(Dataset entries)
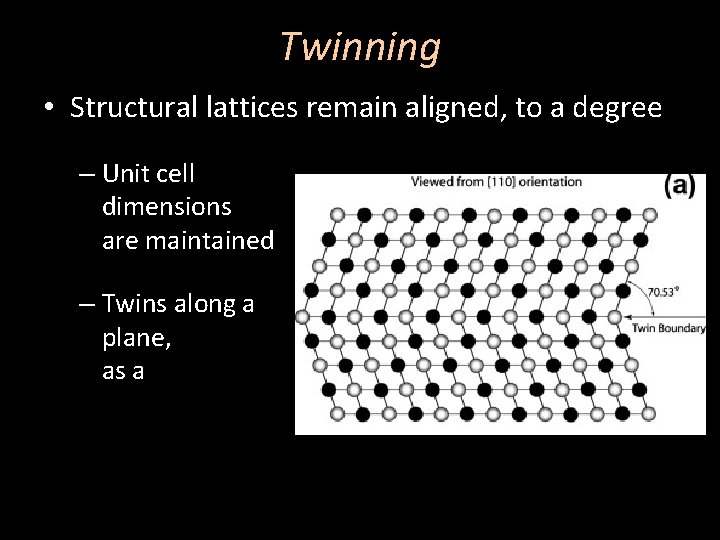 Twinning

• Structural lattices remain aligned, to a degree

– Unit cell dimensions are maintained

– Twins along a plane, as a

Viewed from [110] orientation

(a)

70.53°

Twin Boundary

* _What the task requires_
Nothing but the lines from the one with "Viewed from [110] orientation" through the last line of the entries should be repeated, and those exactly.

* _Result for this task_
Viewed from [110] orientation

(a)

70.53°

Twin Boundary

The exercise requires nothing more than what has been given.